BEGIN

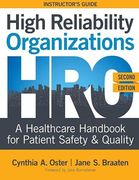 High Reliability Organizations, Second Edition - Instructor'S Guide: A Healthcare Handbook for Patient Safety & Quality (en Inglés)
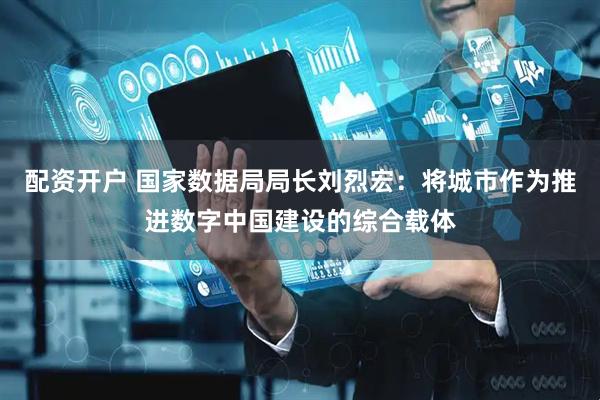 配资开户 国家数据局局长刘烈宏：将城市作为推进数字中国建设的综合载体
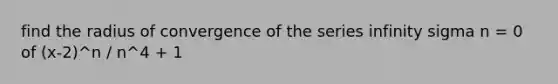 find the radius of convergence of the series infinity sigma n = 0 of (x-2)^n / n^4 + 1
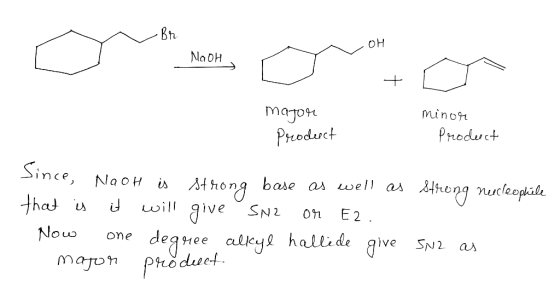 OH Na DH magon Preoderct Minor Product Since, NaoH is st hong base as well as ive SN2 alky hallide give SN2 as 3reng necleopi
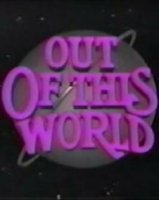 Фантастическая девушка/Out of this world 2 сезон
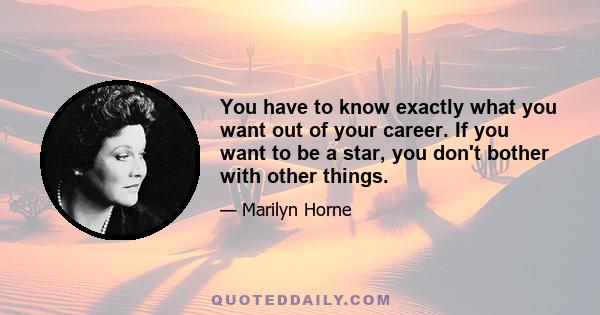 You have to know exactly what you want out of your career. If you want to be a star, you don't bother with other things.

END

## Work order
Arrange the records above as a JSON list of strings, one string per line of text, skipping any blank lines and leaving out the pictures.

## Task result
[
  " High Reliability Organizations, Second Edition - Instructor'S Guide: A Healthcare Handbook for Patient Safety & Quality (en Inglés)",
  " 配资开户 国家数据局局长刘烈宏：将城市作为推进数字中国建设的综合载体",
  " find the radius of convergence of the series infinity sigma n = 0 of (x-2)^n / n^4 + 1",
  " OH Na DH magon Preoderct Minor Product Since, NaoH is st hong base as well as ive SN2 alky hallide give SN2 as 3reng necleopi",
  " Фантастическая девушка/Out of this world 2 сезон",
  " You have to know exactly what you want out of your career. If you want to be a star, you don't bother with other things."
]